ECD of Firstborn schools the juniors of the world.

In a pointed post via medium, Firstborn ECD, David Snyder has written an extremely insightful post entitled "Dear Jr Creative…Earn Your Place. You’ll Be Better For It."

Snyder points out in no uncertain terms that a lot of juniors aren't willing to happily put in the grunt work to succeed. They're looking for a short cut despite being completely oblivious to business realities.

This is my favorite passage from the post:

My advice is simple: don’t be the entitled kid. The kid who over indexes in ambition but lacks any real passion—any real drive other than a new title at a new agency.

Be the kid who wants to learn even when he doesn’t have to—the designer who wants to learn to write, to code, to understand business because it makes the design better.

Don’t be an industry douche. They call themselves ninjas or gurus…even evangelists. They’re the ones who will tell you, to your face, that they are smarter than the other guy. They’re the ones who have stopped reading by now.
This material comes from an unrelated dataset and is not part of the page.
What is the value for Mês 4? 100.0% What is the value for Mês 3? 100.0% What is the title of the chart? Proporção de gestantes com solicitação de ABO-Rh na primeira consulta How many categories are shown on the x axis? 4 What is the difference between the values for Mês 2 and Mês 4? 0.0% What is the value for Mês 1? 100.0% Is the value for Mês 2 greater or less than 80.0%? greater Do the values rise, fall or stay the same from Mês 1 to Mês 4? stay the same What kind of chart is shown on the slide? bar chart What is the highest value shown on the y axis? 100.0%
Just this week I interviewed a recent portfolio graduate for a junior copywriter position. Their attitude was bad and defensive. When I asked what the portfolio school was like, they shat on their classmates and teachers. When I asked if they had an example of long copy since their book was short on writing, they answered "No one reads long copy anymore, when's the last time you've seen long copy? I don't even think you should even need to show it."

Had this junior worked in an ad agency for a month they would be writing brochure copy, scripts for radio spots, (and the necessary casting specs for the producer to find voice over talent to read their copy) and typing up words for print ads and banners. If they scored with a TV spot or "digital film" they'd be in the weird position of writing a longer than tweet length script. And had this person somehow come up with a 360 campaign idea (which in addition to all the above also requires writing a big idea rationale in a deck that averages 30 pages) they would have to do a lot of fucking typing for someone who believes long copy isn't necessary.
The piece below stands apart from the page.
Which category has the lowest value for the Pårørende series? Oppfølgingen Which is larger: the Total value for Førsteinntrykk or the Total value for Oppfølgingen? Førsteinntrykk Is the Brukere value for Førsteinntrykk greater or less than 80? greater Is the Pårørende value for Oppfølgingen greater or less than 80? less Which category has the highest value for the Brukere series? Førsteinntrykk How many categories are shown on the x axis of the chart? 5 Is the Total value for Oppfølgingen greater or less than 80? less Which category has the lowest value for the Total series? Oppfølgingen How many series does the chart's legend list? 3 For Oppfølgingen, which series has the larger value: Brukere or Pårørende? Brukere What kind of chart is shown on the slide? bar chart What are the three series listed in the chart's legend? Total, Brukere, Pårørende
It really takes an idiot to be such a know-it-all.

The only thing I would add to his post is this: Keep following Snyder's advice even when you're no longer a junior. Hold on to the humility. Never let awards, accolades, raises and titles warp your sensibility or close your mind. We're never as important as we believe. And I think the sooner we start to embrace that notion, and get out of the way of ourselves, the sooner we might start doing great work.